计算机视觉效果取决于图像质量。户外采集的图像经常受到雨、雪和雾等天气的影响。雨天作为自然界常见的天气之一，图像去雨是计算机视觉研究的一个重要分支，在自动驾驶、视频监控等技术中有着一定的应用价值。

传统的单幅去雨方法取得了一定效果。Kang等人(2011)使用双边滤波器将雨图分解，转化为高频图和低频图。高频图使用稀疏编码和字典学习去除雨线，然后与低频信息结合得到去雨后的图像。虽然整个方法有一定的启发性，但得到的去雨结果比较模糊。Luo等人(2015)利用稀疏编码分离有雨图像中的雨线和背景图像，设计了一种非线性混合雨线模型，虽然估计出的背景图像比较清晰，但是由于获取雨线信息的难度大，雨线残留问题没有得到很好解决。Li等人(2016)利用高斯混合模型，通过计算不同角度和形状雨线的分布，实现雨线的检测和去除。该方法虽然得到了诸多模型中最好的结果，但是这种方法依赖于模型的构建且计算较为复杂，估计的背景图像部分细节信息丢失，导致背景图像不够清晰。

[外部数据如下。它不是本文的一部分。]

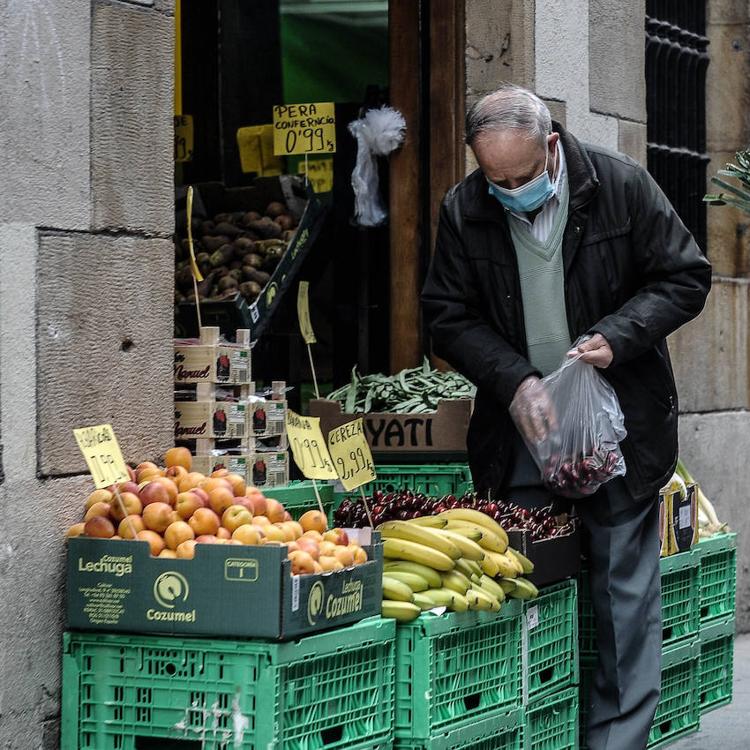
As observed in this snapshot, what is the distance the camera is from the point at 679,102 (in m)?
9.19

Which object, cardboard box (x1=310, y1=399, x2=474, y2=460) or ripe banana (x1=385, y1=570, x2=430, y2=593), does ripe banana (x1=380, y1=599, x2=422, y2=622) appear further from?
cardboard box (x1=310, y1=399, x2=474, y2=460)

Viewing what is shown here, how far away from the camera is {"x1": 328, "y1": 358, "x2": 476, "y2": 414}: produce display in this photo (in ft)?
21.7

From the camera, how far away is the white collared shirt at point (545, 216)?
5.29m

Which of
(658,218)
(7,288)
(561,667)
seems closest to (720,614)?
(561,667)

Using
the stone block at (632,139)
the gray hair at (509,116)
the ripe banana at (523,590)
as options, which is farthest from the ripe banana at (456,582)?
the stone block at (632,139)

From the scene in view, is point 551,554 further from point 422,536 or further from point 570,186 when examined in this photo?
point 570,186

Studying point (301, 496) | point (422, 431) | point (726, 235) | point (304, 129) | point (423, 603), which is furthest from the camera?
point (726, 235)

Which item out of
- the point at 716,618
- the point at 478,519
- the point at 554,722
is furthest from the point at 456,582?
the point at 716,618

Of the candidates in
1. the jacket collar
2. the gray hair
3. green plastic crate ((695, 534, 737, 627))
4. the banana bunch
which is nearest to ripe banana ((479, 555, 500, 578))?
the banana bunch

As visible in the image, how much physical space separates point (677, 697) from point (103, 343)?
291cm

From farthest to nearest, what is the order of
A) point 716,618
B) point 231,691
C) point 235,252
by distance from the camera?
point 235,252 < point 716,618 < point 231,691

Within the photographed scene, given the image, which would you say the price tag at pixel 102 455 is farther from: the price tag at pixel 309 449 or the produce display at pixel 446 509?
the produce display at pixel 446 509

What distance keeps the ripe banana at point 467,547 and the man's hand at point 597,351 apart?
2.39 feet

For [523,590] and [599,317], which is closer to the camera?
[523,590]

深度学习在计算机视觉中广泛应用，在图像识别(Simonyan和Zisserman，2014)、目标检测(Ren等，2017a, b)、视频处理(Kang等，2012)等领域都取得了很大成果。在图像去雨算法中，卷积神经网络也发挥了强大作用。Fu等人(2017a)基于深度积卷神经网络框架提出DerainNet去雨网络，首先使用低通滤波器将有雨图和无雨图分解为高频图和低频图，然后将高频对应部分在DerainNet中进行训练，使得卷积网络能够学习到两幅高频图像之间的映射，然后与原图的低频图结合得到去雨后的图像。该方法在实验中取得了良好效果，但是背景图像恢复得不够完善。此外，Fu等人(2017b)在深度残差网络学习形式启发下，提出了DetailNet来解决去雨问题，使用负残差映射，缩小网络的映射区间，并通过实验证明了网络框架的去雨能力。Yang等人(2017)对雨图中的雨线进行检测，针对不同程度的雨线密度进行去雨操作，设计了一种多任务的深度神经网络，以递归的方式进行雨线检测和去除，实验证明该方法对暴雨场景非常有效。Zhang和Patel(2018)提出了一种能够自动确定雨线密度信息的多流密集网络，根据雨线密度评估出对应的标签，利用标签信息指导去雨。该方法在有标签的有雨图像数据集上取得了良好效果，但对于真实雨图给出的标签并不精确。Fu等人(2019)借鉴特征金字塔网络的思想，针对主流去雨网络结构复杂和参数过多，难以在实际场景中应用的问题，提出了LPNet网络。该网络由多个网络堆叠构成，对输入雨图进行多尺度的处理，简化学习过程从而减少网络的参数量，大幅增强了该方法的实用性。Zhang等人(2019)首次提出基于生成式对抗网络(generative adversarial network，GAN)(Goodfellow等，2014)的ID-CGAN(image deraining-conditional generative adversarial network)方法用于单幅图像去雨。该方法的生成器(generator)采用密集连接网络并且加入限制函数，使生成的去雨图像和无雨图像完全一致，同时，判别器(discriminator)使用多尺度特征处理的结构。实验证明，ID-CGAN在真实的有雨图像上能取得良好效果，但是对暴雨情况下拍摄的有雨图像去雨效果不好。Wang等人(2020)首次将SE(squeeze-and-excitation network)(Hu等, 2018)网络模块加入到神经网络中，提出了ROISEN(reusing original input squeeze-and-excitation network)网络。SE模块提取原始图像的细节信息，提升了网络的去雨质量。实验证明了该网络的有效性，但是对于与背景物体相似的雨线去除得不够完全。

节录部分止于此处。